* **SELECTED EXCERPT**:

# First fatties and done on a gas grill



## smokinhusker (Jan 13, 2011)

I found the Fatties while checking out the Canadian Bacon and just couldn't stand it because they looked so mouthwatering.

I made two and a pan of stuffed bell peppers for elk hunting camp as a surprise. Didn't have a smoker so I improvised and smoked them on my gas grill with charcoal and apple wood. They were a huge hit needless to say and I now have a Masterbuilt Digital Electric Smokehouse thanks to my other half!

I only have a few photos cause I had to take them with my phone.

Fattie on the left is Ground Chuck rolled around A1 sauce, cheddar cheese and bacon

Fattie on the right is Bob Evans Sage Sausage rolled around scrambled eggs, gouda cheese and bacon  








Here's the finished products. Breakfast one on the left this time and Cheeseburger on the right.







I sliced them at hunting camp and warmed them up on the grill. 6 guys went ape over these!

* **EXCERPTED DATA**:
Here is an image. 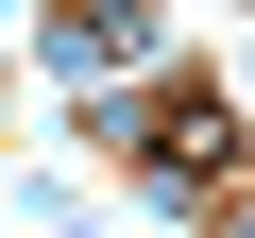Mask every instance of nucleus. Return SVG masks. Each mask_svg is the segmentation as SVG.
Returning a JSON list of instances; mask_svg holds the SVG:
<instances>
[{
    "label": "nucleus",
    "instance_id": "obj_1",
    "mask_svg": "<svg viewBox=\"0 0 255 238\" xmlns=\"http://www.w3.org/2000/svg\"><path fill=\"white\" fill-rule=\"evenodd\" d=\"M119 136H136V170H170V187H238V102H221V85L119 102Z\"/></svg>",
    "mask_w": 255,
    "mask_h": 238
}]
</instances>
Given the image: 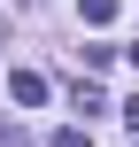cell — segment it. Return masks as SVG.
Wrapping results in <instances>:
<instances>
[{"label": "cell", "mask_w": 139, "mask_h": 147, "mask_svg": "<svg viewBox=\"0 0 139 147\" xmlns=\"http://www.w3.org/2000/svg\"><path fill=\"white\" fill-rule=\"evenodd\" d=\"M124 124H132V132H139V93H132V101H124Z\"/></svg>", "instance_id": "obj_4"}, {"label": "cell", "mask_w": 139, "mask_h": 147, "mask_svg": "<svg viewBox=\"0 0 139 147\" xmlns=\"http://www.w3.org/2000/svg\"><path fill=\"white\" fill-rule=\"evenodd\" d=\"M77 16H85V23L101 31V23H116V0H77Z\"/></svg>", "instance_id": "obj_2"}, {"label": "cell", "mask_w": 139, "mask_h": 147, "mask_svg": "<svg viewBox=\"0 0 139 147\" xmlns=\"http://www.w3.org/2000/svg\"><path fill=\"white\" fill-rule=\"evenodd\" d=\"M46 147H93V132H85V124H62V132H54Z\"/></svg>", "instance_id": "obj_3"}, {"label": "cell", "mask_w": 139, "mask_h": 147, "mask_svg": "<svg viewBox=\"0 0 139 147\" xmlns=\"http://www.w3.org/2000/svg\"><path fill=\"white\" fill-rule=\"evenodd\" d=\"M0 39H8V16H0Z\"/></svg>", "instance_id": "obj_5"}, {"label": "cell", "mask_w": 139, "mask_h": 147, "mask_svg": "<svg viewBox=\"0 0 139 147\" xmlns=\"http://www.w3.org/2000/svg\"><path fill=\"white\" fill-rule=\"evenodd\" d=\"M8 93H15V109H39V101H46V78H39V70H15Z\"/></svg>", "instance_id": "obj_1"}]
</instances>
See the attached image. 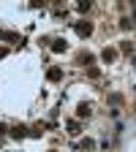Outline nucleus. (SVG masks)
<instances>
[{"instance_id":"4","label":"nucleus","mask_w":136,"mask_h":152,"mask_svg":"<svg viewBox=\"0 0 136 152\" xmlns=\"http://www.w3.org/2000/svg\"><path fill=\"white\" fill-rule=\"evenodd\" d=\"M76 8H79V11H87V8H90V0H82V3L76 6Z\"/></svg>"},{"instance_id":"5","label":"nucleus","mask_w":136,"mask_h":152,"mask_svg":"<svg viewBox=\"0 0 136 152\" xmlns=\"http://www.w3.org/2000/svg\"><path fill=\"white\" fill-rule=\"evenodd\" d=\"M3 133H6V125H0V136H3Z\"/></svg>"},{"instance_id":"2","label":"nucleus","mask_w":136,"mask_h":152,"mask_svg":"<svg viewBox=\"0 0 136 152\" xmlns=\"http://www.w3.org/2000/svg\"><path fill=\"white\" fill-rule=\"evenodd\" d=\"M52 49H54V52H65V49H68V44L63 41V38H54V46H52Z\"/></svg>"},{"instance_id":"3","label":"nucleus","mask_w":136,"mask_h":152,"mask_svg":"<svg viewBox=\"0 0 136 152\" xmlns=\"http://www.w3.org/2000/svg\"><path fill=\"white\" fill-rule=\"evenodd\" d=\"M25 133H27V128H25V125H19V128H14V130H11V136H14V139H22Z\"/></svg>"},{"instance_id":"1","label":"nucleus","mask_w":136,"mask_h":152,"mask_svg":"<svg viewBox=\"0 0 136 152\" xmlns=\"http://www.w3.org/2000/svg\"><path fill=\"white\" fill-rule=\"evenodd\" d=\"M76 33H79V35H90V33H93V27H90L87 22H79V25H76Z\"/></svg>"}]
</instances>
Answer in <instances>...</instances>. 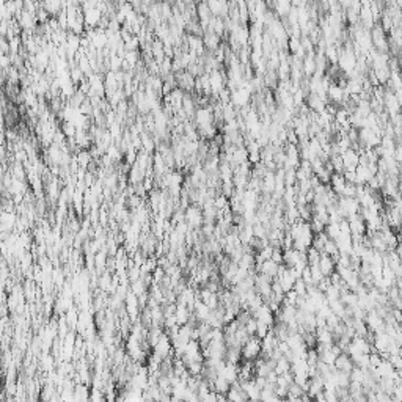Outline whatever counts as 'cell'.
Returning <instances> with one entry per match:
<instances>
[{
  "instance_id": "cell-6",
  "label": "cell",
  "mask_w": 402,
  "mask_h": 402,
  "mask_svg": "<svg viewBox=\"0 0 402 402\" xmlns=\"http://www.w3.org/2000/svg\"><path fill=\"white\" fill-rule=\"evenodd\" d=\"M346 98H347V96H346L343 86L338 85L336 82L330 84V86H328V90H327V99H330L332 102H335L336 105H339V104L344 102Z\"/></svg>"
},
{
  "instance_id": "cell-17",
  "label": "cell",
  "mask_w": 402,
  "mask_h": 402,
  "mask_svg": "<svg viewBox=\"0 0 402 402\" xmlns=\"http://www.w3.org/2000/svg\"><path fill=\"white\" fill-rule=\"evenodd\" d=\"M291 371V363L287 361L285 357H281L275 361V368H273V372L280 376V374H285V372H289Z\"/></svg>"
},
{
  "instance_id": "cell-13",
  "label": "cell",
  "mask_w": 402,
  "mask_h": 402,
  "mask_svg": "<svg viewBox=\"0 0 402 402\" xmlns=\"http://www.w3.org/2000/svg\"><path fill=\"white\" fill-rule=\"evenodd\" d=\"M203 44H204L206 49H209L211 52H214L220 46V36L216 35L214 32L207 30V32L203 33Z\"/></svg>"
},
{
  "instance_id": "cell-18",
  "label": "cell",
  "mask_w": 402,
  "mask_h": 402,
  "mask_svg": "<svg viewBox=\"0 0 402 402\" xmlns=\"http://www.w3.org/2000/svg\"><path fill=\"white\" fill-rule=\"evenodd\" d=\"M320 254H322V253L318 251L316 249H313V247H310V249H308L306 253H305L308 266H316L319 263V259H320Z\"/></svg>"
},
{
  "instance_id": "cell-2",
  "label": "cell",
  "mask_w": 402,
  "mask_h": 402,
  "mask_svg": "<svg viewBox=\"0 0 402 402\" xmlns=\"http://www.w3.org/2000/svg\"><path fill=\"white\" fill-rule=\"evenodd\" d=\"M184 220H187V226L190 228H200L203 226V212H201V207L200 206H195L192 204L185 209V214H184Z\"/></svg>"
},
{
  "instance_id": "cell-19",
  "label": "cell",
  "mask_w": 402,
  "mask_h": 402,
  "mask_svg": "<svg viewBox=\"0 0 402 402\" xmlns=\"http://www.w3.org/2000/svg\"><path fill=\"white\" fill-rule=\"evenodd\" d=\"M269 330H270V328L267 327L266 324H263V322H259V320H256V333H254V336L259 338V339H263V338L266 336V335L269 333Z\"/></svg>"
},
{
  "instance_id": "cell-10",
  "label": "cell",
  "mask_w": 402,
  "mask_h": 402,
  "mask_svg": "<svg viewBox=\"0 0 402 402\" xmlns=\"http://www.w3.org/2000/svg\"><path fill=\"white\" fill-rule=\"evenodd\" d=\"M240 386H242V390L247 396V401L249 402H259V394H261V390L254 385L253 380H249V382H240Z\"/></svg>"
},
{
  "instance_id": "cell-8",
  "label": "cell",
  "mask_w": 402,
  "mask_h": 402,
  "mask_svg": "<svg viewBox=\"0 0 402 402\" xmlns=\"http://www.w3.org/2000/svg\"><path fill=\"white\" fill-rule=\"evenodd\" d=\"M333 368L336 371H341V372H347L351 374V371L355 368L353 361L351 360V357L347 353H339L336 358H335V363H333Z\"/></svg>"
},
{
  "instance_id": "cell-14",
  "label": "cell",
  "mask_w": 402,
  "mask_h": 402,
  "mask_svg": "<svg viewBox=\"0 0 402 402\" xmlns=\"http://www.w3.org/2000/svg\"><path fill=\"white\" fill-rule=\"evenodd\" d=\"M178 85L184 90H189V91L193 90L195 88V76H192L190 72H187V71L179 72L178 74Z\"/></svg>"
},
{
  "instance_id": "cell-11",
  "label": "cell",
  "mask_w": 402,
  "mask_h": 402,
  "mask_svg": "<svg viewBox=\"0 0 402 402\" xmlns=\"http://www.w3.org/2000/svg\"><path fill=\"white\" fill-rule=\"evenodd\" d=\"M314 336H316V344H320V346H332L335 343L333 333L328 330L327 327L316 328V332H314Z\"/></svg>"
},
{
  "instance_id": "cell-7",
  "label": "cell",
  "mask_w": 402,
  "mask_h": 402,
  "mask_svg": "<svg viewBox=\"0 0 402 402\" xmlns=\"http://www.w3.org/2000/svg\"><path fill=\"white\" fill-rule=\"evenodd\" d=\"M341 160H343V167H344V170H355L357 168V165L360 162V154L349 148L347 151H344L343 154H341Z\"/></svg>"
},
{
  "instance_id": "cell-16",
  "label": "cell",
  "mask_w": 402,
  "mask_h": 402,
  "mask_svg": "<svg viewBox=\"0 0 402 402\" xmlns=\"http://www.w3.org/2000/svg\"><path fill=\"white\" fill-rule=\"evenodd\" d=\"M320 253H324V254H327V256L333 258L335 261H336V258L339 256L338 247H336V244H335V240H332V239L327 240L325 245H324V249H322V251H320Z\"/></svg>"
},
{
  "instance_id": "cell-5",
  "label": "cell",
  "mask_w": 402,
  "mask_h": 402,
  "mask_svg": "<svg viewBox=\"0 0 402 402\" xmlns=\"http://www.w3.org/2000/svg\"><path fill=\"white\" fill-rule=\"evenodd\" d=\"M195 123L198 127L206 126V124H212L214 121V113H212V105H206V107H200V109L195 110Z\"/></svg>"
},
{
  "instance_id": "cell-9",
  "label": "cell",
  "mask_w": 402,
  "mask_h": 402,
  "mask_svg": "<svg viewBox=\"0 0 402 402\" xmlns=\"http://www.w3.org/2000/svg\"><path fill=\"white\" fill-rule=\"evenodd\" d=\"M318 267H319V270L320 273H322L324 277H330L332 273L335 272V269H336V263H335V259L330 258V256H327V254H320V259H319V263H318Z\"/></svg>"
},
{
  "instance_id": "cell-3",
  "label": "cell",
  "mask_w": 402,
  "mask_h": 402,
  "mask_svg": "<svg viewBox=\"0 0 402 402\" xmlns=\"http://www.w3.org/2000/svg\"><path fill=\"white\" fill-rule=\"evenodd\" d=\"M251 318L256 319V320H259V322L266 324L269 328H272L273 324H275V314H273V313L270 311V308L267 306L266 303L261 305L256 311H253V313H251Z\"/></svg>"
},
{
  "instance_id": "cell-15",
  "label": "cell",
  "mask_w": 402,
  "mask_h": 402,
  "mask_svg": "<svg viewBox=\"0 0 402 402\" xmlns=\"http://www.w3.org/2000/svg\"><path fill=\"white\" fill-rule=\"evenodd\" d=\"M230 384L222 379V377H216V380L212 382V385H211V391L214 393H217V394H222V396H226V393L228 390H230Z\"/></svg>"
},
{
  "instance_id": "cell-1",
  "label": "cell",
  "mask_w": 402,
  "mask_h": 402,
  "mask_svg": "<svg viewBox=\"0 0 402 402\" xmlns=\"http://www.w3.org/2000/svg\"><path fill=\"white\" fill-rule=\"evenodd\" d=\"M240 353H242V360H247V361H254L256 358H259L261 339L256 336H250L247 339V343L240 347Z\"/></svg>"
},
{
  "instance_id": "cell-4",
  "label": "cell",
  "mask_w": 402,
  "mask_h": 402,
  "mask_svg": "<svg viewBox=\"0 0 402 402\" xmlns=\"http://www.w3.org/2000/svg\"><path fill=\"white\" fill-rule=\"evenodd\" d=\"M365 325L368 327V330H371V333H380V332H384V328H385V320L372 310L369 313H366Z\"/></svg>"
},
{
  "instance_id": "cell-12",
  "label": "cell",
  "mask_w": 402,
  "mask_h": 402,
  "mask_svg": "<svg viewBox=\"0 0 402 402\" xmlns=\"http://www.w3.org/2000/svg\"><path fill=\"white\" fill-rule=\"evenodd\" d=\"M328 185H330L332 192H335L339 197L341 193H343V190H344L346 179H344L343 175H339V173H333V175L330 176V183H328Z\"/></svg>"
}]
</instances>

---

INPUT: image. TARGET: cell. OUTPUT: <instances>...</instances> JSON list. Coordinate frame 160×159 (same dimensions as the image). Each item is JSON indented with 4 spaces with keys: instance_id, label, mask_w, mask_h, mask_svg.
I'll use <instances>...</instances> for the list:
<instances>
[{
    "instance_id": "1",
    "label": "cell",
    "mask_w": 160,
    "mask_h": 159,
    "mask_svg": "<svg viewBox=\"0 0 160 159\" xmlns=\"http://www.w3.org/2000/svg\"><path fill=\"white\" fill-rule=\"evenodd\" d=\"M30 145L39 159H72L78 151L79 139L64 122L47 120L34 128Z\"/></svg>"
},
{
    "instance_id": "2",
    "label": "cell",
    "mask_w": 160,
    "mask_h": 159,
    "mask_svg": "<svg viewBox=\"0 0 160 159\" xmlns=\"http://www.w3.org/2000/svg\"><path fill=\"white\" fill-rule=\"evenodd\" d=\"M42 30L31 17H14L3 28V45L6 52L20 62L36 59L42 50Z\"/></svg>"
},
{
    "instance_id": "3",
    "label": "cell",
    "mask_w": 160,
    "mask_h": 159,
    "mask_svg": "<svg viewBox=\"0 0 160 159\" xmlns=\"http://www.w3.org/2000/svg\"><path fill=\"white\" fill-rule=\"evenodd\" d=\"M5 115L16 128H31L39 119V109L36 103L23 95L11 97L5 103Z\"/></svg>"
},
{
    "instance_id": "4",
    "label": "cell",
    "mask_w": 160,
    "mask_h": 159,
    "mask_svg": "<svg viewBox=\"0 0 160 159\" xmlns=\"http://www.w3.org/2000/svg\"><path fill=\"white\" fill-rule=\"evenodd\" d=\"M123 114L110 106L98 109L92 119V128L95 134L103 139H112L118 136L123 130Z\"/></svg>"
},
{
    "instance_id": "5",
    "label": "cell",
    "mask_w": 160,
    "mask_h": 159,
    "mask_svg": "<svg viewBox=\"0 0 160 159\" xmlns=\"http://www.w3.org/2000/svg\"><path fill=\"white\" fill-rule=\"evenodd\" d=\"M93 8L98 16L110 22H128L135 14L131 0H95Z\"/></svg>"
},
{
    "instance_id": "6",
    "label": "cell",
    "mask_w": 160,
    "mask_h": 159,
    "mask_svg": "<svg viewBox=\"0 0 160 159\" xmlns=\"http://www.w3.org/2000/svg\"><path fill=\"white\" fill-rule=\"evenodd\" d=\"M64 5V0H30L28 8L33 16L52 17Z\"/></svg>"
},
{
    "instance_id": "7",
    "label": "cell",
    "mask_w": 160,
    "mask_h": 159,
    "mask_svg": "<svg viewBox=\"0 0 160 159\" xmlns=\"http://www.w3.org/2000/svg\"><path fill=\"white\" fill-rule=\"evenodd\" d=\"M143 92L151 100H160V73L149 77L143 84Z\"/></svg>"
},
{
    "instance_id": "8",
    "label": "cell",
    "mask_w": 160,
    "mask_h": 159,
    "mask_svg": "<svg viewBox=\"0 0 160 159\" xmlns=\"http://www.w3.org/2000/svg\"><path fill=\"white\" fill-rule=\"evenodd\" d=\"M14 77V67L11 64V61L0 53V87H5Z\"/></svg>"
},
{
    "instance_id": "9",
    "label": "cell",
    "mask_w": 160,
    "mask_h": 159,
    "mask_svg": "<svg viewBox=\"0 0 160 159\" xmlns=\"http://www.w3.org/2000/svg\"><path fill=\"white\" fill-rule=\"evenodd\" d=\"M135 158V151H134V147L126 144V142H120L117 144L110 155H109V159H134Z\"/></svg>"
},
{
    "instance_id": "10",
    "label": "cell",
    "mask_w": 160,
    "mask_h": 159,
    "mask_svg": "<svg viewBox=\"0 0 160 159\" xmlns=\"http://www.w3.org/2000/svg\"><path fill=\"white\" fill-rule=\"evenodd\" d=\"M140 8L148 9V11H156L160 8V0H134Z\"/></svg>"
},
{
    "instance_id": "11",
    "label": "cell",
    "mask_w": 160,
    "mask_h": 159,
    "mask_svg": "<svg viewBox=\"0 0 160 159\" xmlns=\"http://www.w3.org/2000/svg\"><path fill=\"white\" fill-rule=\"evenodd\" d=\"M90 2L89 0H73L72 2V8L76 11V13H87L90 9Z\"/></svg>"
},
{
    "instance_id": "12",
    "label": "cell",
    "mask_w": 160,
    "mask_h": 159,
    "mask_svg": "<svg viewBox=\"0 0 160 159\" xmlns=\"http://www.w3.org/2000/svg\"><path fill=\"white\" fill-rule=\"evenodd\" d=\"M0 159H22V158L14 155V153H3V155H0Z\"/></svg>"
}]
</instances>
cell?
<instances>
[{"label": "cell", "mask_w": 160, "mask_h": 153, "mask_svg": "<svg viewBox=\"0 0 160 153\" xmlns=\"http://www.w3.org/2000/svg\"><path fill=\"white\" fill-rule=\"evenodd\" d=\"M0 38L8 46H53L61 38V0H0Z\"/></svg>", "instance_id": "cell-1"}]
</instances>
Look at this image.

* **EXERCISE TASK A**: Summarize the fatties post in two sentences.
* **EXERCISE TASK B**:
Answer these questions from the fatties post, one per line:
(i) What wood was used along with the charcoal?
(ii) Which cheese went into the sausage fattie?
(iii) What smoker does the poster now have?
* **EXERCISE TASK C**: Please retype the part of the fatties post starting at "# First fatties" and ending at "my other half!".

* **CORRECT RESPONSE A**: The poster made two fatties for elk hunting camp and, lacking a smoker, smoked them on a gas grill with charcoal and apple wood. One was ground chuck rolled around A1 sauce, cheddar cheese and bacon, and the other was Bob Evans Sage Sausage rolled around scrambled eggs, gouda cheese and bacon; they were sliced and warmed on the grill at camp, where six guys went ape over them.

* **CORRECT RESPONSE B**:
(i) Apple wood
(ii) Gouda cheese
(iii) A Masterbuilt Digital Electric Smokehouse

* **CORRECT RESPONSE C**:
# First fatties and done on a gas grill



## smokinhusker (Jan 13, 2011)

I found the Fatties while checking out the Canadian Bacon and just couldn't stand it because they looked so mouthwatering.

I made two and a pan of stuffed bell peppers for elk hunting camp as a surprise. Didn't have a smoker so I improvised and smoked them on my gas grill with charcoal and apple wood. They were a huge hit needless to say and I now have a Masterbuilt Digital Electric Smokehouse thanks to my other half!